[3-3H]
Cholic acid glucuronide [7 alpha,12 alpha-dihydroxy-3 alpha-O-(beta-D-glucopyranosyluronate)-5 beta- cholan-24-oate] was synthesized and administered to rats prepared with either an external
biliary fistula or a ligated bile duct. When bile
fistula animals were given either microgram or milligram amounts of the
glucuronide, biliary secretion of label was rapid and efficient: greater than 90% of the administered label was secreted within 60 min and total recovery of label in bile was 98.6 +/- 1.2%. Studies in which [14C]

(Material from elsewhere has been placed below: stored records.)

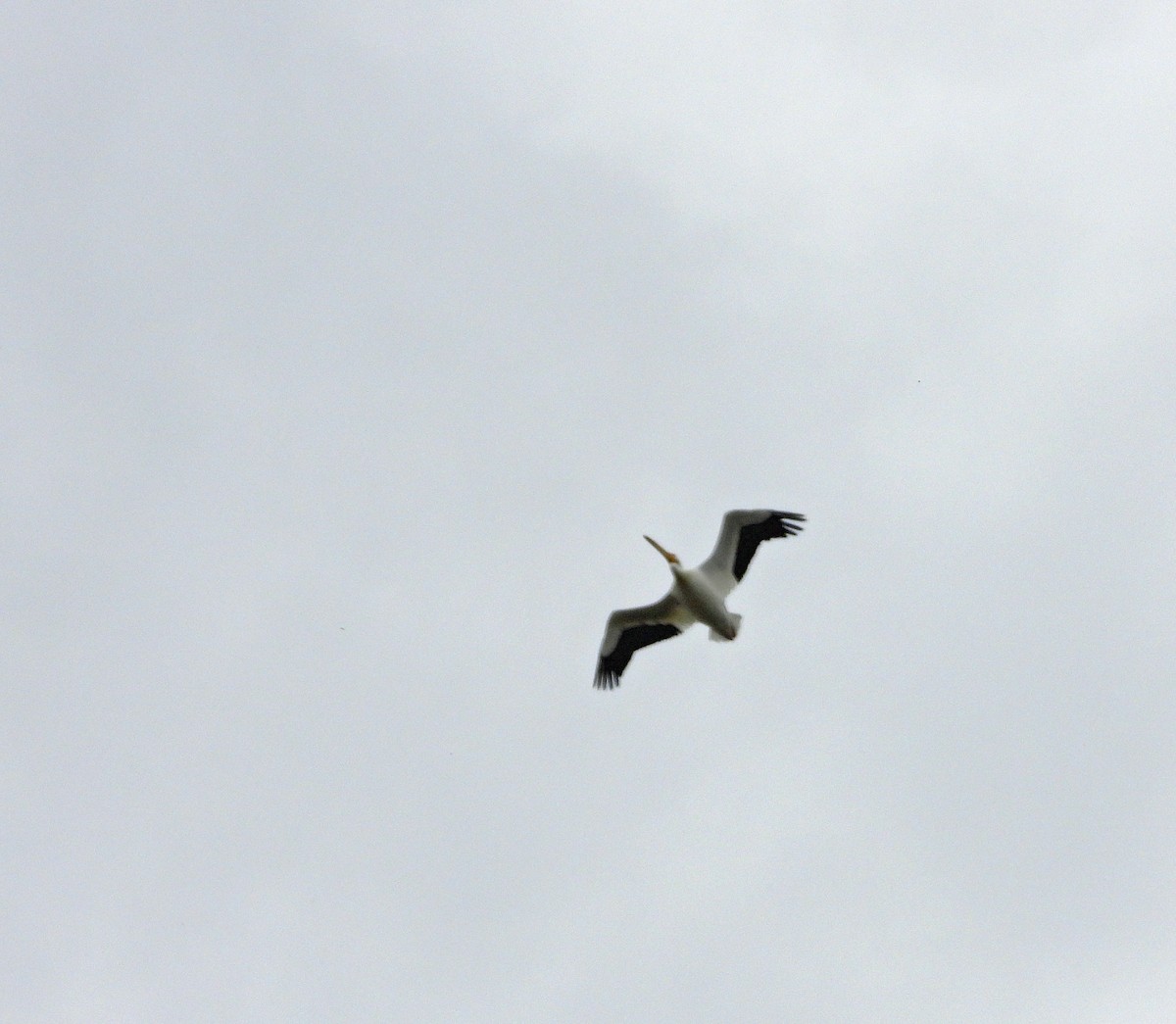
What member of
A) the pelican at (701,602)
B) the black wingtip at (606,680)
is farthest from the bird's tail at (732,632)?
the black wingtip at (606,680)

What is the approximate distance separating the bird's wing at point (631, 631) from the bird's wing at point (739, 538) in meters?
0.90

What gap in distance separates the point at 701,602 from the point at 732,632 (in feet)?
2.63

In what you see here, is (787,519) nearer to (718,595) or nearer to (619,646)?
(718,595)

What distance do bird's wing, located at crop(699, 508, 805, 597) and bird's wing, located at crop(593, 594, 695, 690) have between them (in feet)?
2.94

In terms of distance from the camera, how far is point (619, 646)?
3058cm

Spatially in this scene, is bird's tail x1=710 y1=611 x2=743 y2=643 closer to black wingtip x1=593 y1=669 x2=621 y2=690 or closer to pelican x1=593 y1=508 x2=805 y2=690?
pelican x1=593 y1=508 x2=805 y2=690

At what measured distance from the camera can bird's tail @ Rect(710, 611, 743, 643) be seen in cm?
2955


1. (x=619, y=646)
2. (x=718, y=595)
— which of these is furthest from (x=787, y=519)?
(x=619, y=646)

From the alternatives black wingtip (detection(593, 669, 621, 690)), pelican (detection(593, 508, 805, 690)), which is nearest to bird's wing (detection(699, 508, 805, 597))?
pelican (detection(593, 508, 805, 690))

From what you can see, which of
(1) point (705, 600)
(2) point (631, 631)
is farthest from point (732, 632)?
(2) point (631, 631)

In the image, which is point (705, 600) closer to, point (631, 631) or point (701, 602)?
point (701, 602)

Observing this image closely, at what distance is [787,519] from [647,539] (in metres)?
3.37

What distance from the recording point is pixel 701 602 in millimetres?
29469

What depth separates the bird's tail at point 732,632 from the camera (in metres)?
29.5
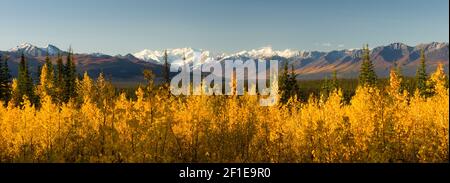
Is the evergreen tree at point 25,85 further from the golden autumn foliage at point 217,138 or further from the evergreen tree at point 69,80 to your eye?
the golden autumn foliage at point 217,138

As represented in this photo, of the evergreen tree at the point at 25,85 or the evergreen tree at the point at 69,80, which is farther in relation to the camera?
the evergreen tree at the point at 25,85

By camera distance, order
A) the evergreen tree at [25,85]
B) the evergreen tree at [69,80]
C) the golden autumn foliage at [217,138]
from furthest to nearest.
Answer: the evergreen tree at [25,85], the evergreen tree at [69,80], the golden autumn foliage at [217,138]

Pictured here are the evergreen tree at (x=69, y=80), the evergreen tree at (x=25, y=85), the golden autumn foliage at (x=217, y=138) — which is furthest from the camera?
the evergreen tree at (x=25, y=85)

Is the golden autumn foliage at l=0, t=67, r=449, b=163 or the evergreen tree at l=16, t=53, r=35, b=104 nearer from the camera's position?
the golden autumn foliage at l=0, t=67, r=449, b=163

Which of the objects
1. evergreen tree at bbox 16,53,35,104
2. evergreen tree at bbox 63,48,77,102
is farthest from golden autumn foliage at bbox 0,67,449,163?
evergreen tree at bbox 16,53,35,104

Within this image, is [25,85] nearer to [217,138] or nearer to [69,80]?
[69,80]

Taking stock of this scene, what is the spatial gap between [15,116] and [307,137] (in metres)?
20.7

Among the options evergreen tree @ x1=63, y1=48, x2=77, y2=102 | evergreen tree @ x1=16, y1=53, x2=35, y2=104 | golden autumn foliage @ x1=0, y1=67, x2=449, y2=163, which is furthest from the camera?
evergreen tree @ x1=16, y1=53, x2=35, y2=104

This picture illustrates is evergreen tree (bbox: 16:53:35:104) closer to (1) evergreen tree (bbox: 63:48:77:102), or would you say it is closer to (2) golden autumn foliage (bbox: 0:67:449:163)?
(1) evergreen tree (bbox: 63:48:77:102)

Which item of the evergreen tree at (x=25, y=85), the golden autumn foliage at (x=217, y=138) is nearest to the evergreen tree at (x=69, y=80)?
the evergreen tree at (x=25, y=85)

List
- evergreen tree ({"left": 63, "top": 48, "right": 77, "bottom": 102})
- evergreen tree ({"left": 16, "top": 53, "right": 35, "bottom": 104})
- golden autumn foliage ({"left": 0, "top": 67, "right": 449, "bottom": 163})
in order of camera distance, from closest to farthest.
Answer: golden autumn foliage ({"left": 0, "top": 67, "right": 449, "bottom": 163}), evergreen tree ({"left": 63, "top": 48, "right": 77, "bottom": 102}), evergreen tree ({"left": 16, "top": 53, "right": 35, "bottom": 104})
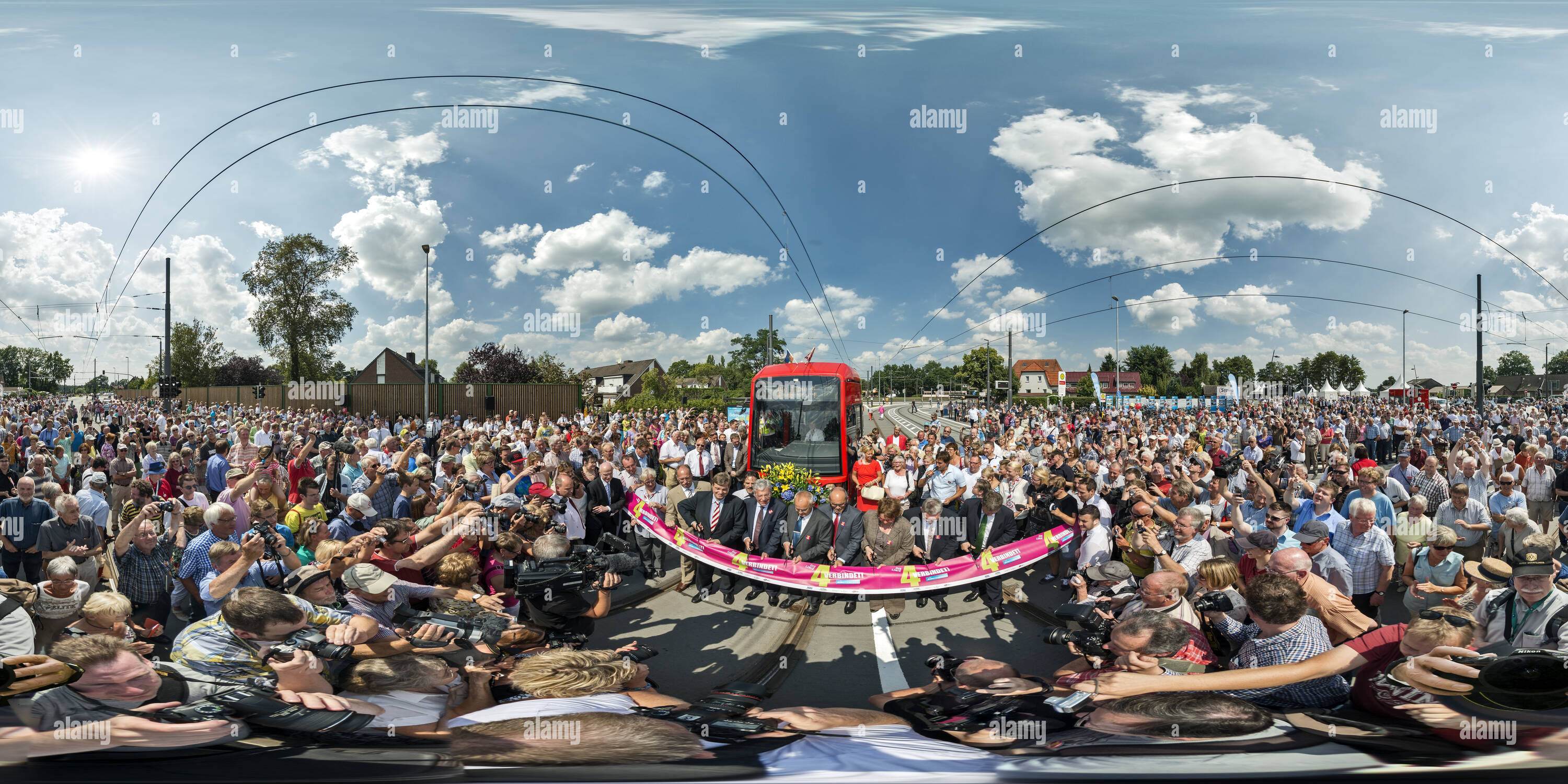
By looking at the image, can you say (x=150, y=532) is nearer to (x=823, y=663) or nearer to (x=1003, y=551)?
(x=823, y=663)

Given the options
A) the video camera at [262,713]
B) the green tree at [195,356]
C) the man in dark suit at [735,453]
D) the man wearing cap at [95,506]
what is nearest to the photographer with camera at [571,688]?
the video camera at [262,713]

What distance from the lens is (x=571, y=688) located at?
2.43 m

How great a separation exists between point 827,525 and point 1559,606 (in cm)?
450

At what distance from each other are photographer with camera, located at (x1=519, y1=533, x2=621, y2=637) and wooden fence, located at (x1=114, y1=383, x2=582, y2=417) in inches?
620

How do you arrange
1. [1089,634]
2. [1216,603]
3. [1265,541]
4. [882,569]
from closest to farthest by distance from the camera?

taurocholate was included in the dose indicated that this
bile acid was secreted into bile significantly more rapidly than was the
glucuronide. In animals with ligated bile ducts, urinary excretion was the major route of elimination: after 20 hr, 83.4 +/- 9.3% of the administered dose had been excreted in urine. Urinary excretion of
cholate glucuronide was significantly more rapid than that of
taurocholate. Gas-liquid chromatographic analysis of the methyl
ester acetate derivatives of labeled compounds isolated from bile and urine by chromatography established that the bulk (greater than 70%) of the administered material was secreted in bile or excreted in urine as the intact
cholate glucuronide. From these results, we conclude that the glucuronidation of
cholic acid produces a derivative which is rapidly and effectively cleared from the circulation and excreted.